Edwards holds an eight-point lead over Stewart going into the season's final three races. Harvick is 21 behind, and Keselowski is 27 back.
It's a tight competition, and Edwards has been part of tight competitions before.
In 2005, he finished third in the championship standings in a four-win season. In 2008, he was second despite a series-high nine wins.
Those experiences help him as he approaches what would be his first Sprint Cup championship.
"In 2005, we were leading the race at Homestead," he said. "I think I almost put Tony a lap down to win that championship, and it didn't work out. He ended up winning, and we ended up tied for second. That was my first shot at a championship. Right then, I thought, 'Aw, that's no big deal. We'll win it next year.' That was obviously pretty naive.
"Then, in 2008, we were very, very fast and really good at every racetrack. I learned a lot of lessons through losing that one, making a mistake and having a part failure. But the biggest thing I learned is that at the end of the day, what I do and how I value my performance and my abilities as a race car driver is how I perform."
As the points leader, Edwards is under more pressure to hold on to the lead and win the championship.
Stewart, Harvick and Keselowski can afford to drive as the hunters.
Stewart put pressure on Edwards after last week's race at Martinsville, when he said Edwards better be worried for the final three races.
"The feeling hasn't changed. It wasn't the adrenaline saying that," Stewart said.

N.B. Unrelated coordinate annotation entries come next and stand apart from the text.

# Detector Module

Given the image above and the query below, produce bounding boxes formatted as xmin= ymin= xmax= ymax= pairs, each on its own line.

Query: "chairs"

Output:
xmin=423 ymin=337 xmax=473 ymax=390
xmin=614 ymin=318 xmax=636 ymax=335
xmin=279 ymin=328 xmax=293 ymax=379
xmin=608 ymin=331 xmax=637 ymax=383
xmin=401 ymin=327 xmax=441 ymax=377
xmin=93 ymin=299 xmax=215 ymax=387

Edwards doesn't have to be told Stewart is behind him. He doesn't have to be told Stewart is talking. The pressure is there for Edwards to feel if he wants to.
But he relaxes.
He thinks big picture.
"If I go out and perform the way I can and everything works out, great," Edwards said. "If I go out and perform the way I can and I don't win the championship, well, that's great, too. That's all I can do. Win, lose or draw, I'll be back here next year, the year after that, and the year after that. We're going to be tough for a long time, so what I'm doing is trying not to let myself think about this particular championship."
One more question comes his way: "Are you sleeping well?"
Edwards relaxes. He smiles and says, "Yeah. I've got two kids at home, so a little extra noise is not going to keep me up any longer."